**What the task asks**
Rewrite the records from the line with "What space is" up to and including the line with "[775,187] < [542,292]", replacing "yellow felt" with "orange felt" and changing nothing else. Leave the pictures out of your answer.

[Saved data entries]
──────────

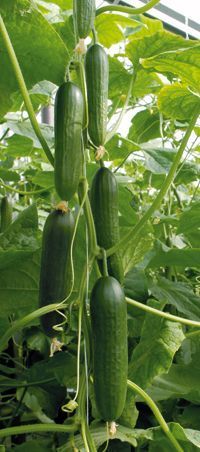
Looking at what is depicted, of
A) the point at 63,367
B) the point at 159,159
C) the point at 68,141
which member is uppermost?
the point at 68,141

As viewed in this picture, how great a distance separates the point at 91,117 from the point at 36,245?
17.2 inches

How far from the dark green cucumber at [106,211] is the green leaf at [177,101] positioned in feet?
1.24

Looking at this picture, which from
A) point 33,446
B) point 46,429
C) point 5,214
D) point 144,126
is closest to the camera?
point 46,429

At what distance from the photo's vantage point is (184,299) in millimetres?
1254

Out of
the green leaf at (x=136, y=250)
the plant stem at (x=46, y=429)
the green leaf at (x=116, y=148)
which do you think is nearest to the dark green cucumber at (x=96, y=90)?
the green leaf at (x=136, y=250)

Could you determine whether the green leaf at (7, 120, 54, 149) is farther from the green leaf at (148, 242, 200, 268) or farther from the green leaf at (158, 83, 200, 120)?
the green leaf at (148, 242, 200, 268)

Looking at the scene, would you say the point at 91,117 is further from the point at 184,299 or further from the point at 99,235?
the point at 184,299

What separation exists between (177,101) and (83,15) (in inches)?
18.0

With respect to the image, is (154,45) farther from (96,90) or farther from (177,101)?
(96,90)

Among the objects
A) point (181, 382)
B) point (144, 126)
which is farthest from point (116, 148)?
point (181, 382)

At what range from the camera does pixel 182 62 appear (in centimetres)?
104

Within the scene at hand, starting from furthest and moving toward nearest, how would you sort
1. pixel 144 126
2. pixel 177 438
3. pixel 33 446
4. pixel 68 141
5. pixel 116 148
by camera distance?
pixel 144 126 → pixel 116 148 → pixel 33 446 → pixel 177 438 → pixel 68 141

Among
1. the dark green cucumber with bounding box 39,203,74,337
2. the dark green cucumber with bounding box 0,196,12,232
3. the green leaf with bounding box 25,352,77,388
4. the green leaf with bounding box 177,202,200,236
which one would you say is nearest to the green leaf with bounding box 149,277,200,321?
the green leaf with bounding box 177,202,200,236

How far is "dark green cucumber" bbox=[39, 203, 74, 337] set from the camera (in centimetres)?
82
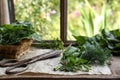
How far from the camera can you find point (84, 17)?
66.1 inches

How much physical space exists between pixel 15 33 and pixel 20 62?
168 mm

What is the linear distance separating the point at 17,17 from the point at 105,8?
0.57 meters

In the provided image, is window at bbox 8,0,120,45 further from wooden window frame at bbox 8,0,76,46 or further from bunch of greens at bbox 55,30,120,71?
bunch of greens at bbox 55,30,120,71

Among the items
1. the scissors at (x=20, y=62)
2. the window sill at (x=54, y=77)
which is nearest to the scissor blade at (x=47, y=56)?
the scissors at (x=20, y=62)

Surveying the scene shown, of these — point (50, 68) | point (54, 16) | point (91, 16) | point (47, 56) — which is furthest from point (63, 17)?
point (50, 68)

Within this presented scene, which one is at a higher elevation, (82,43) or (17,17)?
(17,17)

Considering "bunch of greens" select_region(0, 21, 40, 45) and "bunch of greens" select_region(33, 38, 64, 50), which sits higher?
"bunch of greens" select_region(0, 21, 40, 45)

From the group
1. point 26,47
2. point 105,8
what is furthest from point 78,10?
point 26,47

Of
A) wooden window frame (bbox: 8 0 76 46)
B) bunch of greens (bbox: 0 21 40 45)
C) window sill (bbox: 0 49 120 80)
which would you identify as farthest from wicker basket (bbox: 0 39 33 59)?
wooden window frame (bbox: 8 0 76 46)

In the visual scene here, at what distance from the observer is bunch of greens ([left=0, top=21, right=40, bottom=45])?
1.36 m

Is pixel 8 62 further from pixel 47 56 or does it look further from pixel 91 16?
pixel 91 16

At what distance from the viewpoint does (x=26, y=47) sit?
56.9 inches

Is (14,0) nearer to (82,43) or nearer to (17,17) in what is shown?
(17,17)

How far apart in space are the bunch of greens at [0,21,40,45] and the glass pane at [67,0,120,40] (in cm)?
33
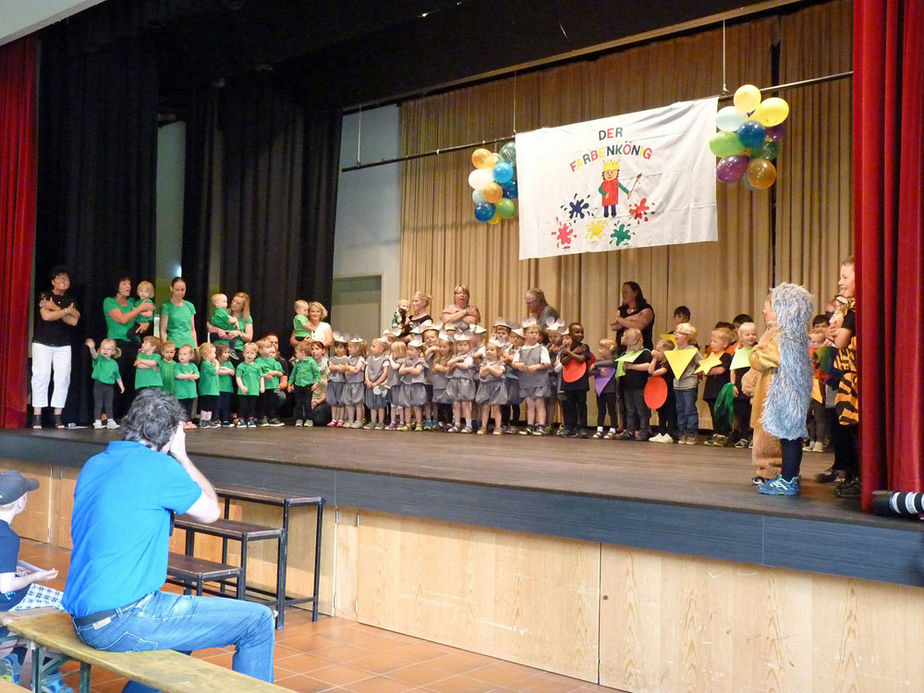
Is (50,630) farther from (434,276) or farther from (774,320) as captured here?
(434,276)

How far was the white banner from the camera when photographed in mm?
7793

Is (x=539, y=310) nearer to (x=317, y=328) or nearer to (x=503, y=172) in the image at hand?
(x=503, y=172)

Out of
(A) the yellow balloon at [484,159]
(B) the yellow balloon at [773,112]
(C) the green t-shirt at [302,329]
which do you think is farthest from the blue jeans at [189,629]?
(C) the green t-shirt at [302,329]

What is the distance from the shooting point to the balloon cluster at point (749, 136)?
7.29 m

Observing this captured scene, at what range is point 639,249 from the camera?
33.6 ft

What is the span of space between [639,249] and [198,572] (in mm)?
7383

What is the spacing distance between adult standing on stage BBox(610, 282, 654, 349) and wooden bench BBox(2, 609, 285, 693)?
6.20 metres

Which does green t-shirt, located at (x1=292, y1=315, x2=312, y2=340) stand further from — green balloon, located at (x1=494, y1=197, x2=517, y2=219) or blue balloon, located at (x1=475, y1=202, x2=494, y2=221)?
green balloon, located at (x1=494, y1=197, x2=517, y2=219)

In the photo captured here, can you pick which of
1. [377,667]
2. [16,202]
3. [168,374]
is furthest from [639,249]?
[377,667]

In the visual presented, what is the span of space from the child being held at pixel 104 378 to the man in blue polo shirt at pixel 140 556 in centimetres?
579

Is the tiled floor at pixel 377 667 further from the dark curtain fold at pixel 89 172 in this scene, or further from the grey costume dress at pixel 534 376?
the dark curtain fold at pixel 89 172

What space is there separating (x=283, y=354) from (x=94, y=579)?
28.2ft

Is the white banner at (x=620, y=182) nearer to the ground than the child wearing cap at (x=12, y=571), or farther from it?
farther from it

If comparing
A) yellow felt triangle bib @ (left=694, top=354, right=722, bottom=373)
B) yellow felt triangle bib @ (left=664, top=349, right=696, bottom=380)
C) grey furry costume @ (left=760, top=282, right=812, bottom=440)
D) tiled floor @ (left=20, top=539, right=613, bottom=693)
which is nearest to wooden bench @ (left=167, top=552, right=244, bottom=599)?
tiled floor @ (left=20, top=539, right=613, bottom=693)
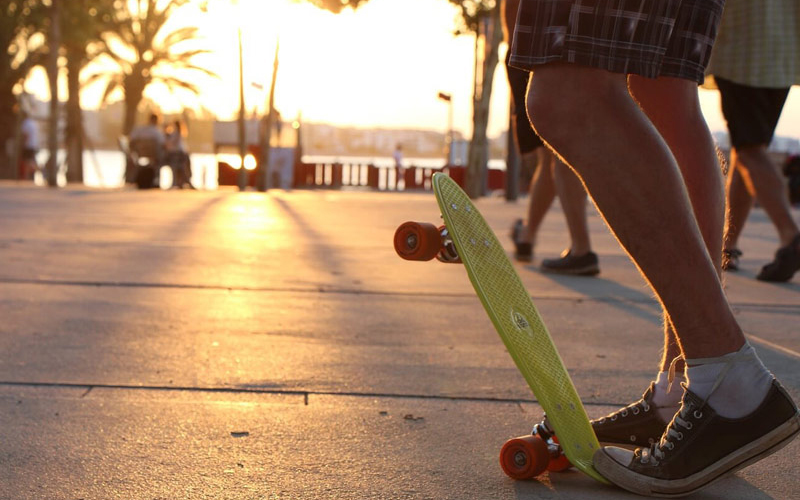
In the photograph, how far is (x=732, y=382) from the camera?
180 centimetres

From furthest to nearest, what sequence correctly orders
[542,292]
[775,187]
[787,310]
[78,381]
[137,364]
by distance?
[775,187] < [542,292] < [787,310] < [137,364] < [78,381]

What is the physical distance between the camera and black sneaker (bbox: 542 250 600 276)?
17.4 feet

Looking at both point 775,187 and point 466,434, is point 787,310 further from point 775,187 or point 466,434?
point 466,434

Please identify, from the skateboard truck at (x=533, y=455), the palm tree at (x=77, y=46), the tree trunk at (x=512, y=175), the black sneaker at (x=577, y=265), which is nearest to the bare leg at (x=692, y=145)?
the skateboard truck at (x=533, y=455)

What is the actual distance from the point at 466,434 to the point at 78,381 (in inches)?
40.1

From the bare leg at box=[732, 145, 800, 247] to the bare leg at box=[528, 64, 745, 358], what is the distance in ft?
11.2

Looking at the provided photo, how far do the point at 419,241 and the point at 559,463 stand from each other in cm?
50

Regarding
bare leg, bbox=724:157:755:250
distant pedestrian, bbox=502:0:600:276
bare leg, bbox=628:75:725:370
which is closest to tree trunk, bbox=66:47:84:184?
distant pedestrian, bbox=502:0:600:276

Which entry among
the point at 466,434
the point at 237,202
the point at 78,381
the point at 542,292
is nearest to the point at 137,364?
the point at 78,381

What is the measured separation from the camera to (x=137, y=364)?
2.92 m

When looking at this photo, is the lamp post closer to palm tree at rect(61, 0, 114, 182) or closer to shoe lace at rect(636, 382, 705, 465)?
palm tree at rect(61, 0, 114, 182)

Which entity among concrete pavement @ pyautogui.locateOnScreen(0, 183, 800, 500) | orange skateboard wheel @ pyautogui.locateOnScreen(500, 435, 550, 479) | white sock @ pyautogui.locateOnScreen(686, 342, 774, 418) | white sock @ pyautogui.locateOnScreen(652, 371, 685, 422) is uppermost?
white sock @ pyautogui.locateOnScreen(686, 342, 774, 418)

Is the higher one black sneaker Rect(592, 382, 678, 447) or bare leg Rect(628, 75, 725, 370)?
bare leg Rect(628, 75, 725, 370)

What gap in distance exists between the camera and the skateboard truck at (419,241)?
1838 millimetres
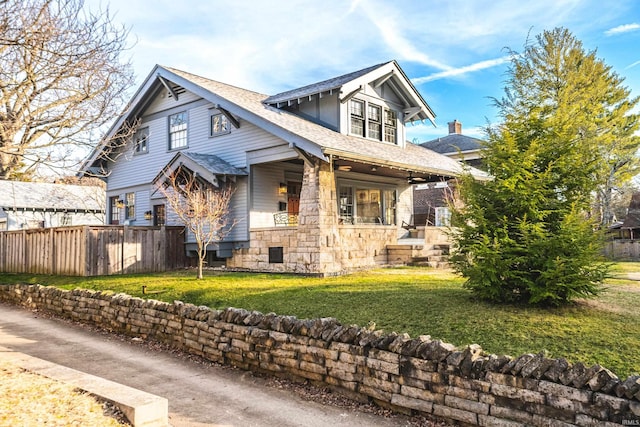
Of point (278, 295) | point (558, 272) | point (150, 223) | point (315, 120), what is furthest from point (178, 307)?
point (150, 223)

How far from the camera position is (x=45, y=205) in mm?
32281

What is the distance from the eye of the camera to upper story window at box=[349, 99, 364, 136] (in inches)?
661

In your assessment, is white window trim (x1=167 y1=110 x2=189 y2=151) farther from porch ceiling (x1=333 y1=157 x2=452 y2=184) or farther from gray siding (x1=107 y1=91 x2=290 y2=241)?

──────────

**Problem solution**
What space is there separating (x=283, y=354) from (x=94, y=579)?
28.2ft

Is the white banner at (x=620, y=182) nearer to the ground than the child wearing cap at (x=12, y=571), or farther from it?
farther from it

If comparing
A) orange felt triangle bib @ (left=694, top=354, right=722, bottom=373)
B) orange felt triangle bib @ (left=664, top=349, right=696, bottom=380)
C) grey furry costume @ (left=760, top=282, right=812, bottom=440)
D) tiled floor @ (left=20, top=539, right=613, bottom=693)
which is nearest to wooden bench @ (left=167, top=552, right=244, bottom=599)?
tiled floor @ (left=20, top=539, right=613, bottom=693)
In the photograph, how far is (x=732, y=382) from the camera?
180 centimetres

From furthest to nearest, what sequence correctly orders
[542,292]
[775,187]
[787,310]
[78,381]
[137,364]
by distance?
[775,187] < [542,292] < [787,310] < [137,364] < [78,381]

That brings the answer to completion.